All mental activity is composed of patterns of associations; and influence attempts , including pre-suasive ones , will be successful only to the extent that the associations they trigger are favourable to change.

In other words in any situation, people are dramatically more likely to pay attention to and be influenced by stimuli that fit the goal they have for that situation. In medicine being presented with information that suggests that someone might be ‘at risk’ of an illness might lead them to act to reduce the risk. However also in this context the heightened anxiety due to fear messages against for example smoking causes people to be delusional in order to dampen the anxiety effect. We also know that the public has a very poor understanding of numbers. In a study of laypersons published in Health Expectations it was concluded that:

Most participants thought of risk not as a neutral statistical concept, but as signifying danger and emotional threat, and viewed cancer risk in terms of concrete risk factors rather than mathematical probabilities. Participants had difficulty acknowledging uncertainty implicit to the concept of risk, and judging the numerical significance of individualized risk estimates. Han et al

Cialdini offers another insight:

The communicator who can fasten an audience’s focus onto the favourable elements of an argument raises the chance that the argument will go unchallenged by opposing points of view, which get locked out of the attentional environment as a consequence.

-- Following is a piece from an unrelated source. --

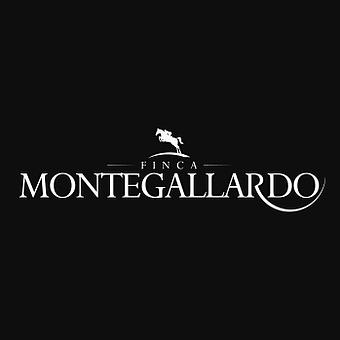 Logo gallardo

It isn’t just the facts but how the facts are presented. There are ways in which to engage if not by pass the logic. The three ‘commanders’ of attention that are highly effective are: the sexual, the threatening and the different. When an issue is presented in the context of these considerations their impact is boosted significantly.

    4. Our word choices matter a lot more than we think, because words get us to do things. The main function of language is not merely to  express or describe, but to influence. Something it does by channeling recipients to sectors of reality preloaded with a set of mental association favorable to the communicators view. Doctors may want to illuminate connections to negative associations and increase connections to positive associations. People also prefer things, people, products, and companies that have an association with themselves. This again emphasizes the vital importance of knowing what matters to the person whom you may wish to influence.

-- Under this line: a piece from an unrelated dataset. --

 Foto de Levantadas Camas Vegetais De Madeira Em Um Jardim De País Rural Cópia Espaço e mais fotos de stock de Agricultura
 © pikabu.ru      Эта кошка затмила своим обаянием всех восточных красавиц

Finally and in medicine very significantly Cialdini draws our attention to the following:

Those that use the pre-suasive approach must decide what to present immediately before their message. But they must also have to make an even earlier decision: whether, on ethical grounds, to employ such an approach.

Every day patients consult doctors. Words are use. These words are designed to influence choices. In medicine the options presented may not take into account factors that the patient may not have disclosed and therefore the choice on offer may not be in their best interests. Nor do those choices take account of the practitioner’s own limitations in evaluating the choices offered. Therefore the first and most important aspect of communicating persuasively is to listen. As Cialdini suggests first determine identifiable points in time when an individual is particularly receptive to a communicator’s message.